# Regular Expression

Regular expressions, or regexes, are written in a condensed formatting language. In general, you can think of a regular expression as a pattern which you give to a regex processor with some source data. The processor then parses that source data using that pattern, and returns chunks of text back to the a data scientist or programmer for further manipulation.

Reference: https://regex101.com/

In [None]:
# First we'll import the re module
import re

In [None]:
# The first, re.match() checks for a match that is at the beginning of the string and returns a boolean
# Boolean: True, False

In [None]:
# The second, re.search() checks for a match anywhere in the string, and returns a boolean.

# Let's create a text examples
text = "Ann Arbor will get snowy days soon."

# Now let's see if Ann Arbor will get snows

if re.search("snowy", text): # The first parameter is the pattern
    print("Wonderful")
else:
    print("Oh no!")

Wonderful


In [None]:
if re.match("snowy", text):
    print("Wonderful")
else:
    print("Oh no!")

Oh no!


In [None]:
# Segment a string

# Tokenizing: string is separated into substrings based on patterns
# First: re.findall() and re.split() function will parse the string for us and return chunks.

# Let's try
text2 = "Hey, Phoebe works diligently.

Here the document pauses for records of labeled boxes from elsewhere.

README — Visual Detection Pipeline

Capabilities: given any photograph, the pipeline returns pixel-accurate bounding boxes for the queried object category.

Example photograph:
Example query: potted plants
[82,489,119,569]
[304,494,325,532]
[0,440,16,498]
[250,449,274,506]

Phoebe got a perfect presentation to the product team. Our teammate Phoebe is wonderful."

# Let's split this on all instances of Phoebe
re.split("Phoebe", text2)

['Hey, ',
 ' works diligently. ',
 ' got a perfect presentation to the product team. Our teammate ',
 ' is wonderful.']

Why is there an empty string at the beginning? Why all Derek suddenly disappeared?

In [None]:
# Count how many times I talked about Phoebe!

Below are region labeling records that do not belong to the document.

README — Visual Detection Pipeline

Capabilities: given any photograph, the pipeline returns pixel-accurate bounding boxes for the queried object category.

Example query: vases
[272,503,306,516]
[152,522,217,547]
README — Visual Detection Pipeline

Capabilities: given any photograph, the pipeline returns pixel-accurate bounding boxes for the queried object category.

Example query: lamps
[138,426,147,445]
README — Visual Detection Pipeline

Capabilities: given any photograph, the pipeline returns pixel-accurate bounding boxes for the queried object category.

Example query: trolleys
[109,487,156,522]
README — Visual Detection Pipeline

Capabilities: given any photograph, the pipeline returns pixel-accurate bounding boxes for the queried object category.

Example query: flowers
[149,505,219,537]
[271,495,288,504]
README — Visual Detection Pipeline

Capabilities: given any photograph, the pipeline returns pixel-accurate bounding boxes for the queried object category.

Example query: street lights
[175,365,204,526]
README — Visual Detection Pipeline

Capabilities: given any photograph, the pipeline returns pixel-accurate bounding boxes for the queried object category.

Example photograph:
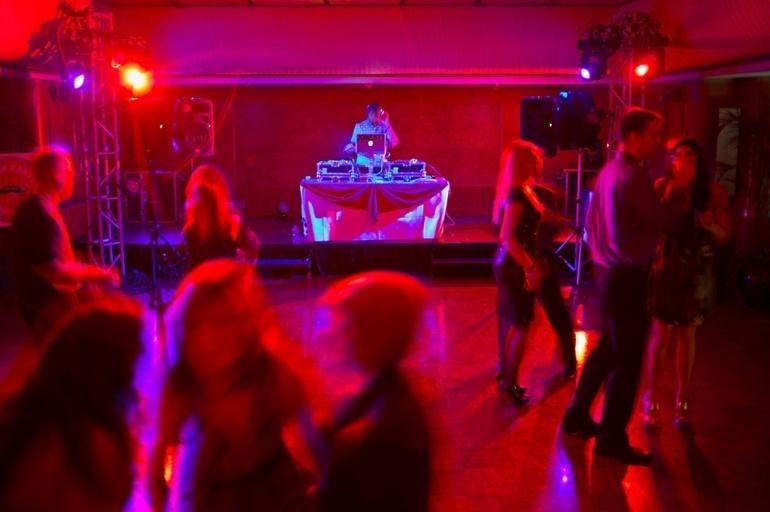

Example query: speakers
[560,92,597,149]
[520,96,561,157]
[174,97,215,159]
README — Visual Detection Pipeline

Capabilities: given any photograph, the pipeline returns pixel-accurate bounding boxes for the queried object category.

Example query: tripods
[553,150,592,288]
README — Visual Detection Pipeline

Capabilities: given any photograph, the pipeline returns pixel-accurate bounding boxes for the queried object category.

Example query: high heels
[673,395,691,428]
[642,392,659,427]
[496,375,528,405]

re.findall("Phoebe", text2)

len(re.findall("Phoebe", text2))

3

### re.compile() method

Syntax for re.compile() is 
* re.compile(pattern, text)

In [None]:
text2 = "Hey, Phoebe works diligently. Phoebe got a perfect presentation to the product team. Our teammate Phoebe is wonderful."
pattern = re.compile('Phoebe')
pattern.findall(text2)

['Phoebe', 'Phoebe', 'Phoebe']

In [None]:
pattern = re.compile('Derek')
pattern.findall('Hey Derek works diligently. Derek gets perfect presentation to the professor and a conference. Our student Derek is wonderful.')


['Derek', 'Derek', 'Derek']

## Anchor

Anchors specify the start and/or the end of the string that you are trying to match.
* ^ (caret character) means start (^ before a string)
* \$ (dollar sign) indicates the end of the string (put the \$ character after the string)
*

In [None]:
text2 = "Phoebe works diligently. Phoebe got a perfect presentation to the product team. Our teammate Phoebe is wonderful."
re.search("^Phoebe", text2)

# Notice that re.search() actually returned to us a new object, called re.Match object.
# If no match was found, return a None

<re.Match object; span=(0, 6), match='Phoebe'>

In [None]:
help(re.search)

Help on function search in module re:

search(pattern, string, flags=0)
    Scan through string looking for a match to the pattern, returning
    a Match object, or None if no match was found.



## Patterns and Character Classes

In [None]:
# Create some grades that a student encountered for 4-year university life
grades = "ABBCABABABAAACDA"

# How many A's were in the grade list?
re.findall("A", grades)

['A', 'A', 'A', 'A', 'A', 'A', 'A', 'A']

In [None]:
# How many B's were in the grade list?
re.findall("B", grades)

['B', 'B', 'B', 'B', 'B']

In [None]:
# If we wanted to count the number of A's and B's in the list.
# AB only looks for pattern AB sequentially, not A or B
re.findall("AB", grades)

['AB', 'AB', 'AB', 'AB']

In [None]:
re.findall("[AB]", grades) # This is called the set operator.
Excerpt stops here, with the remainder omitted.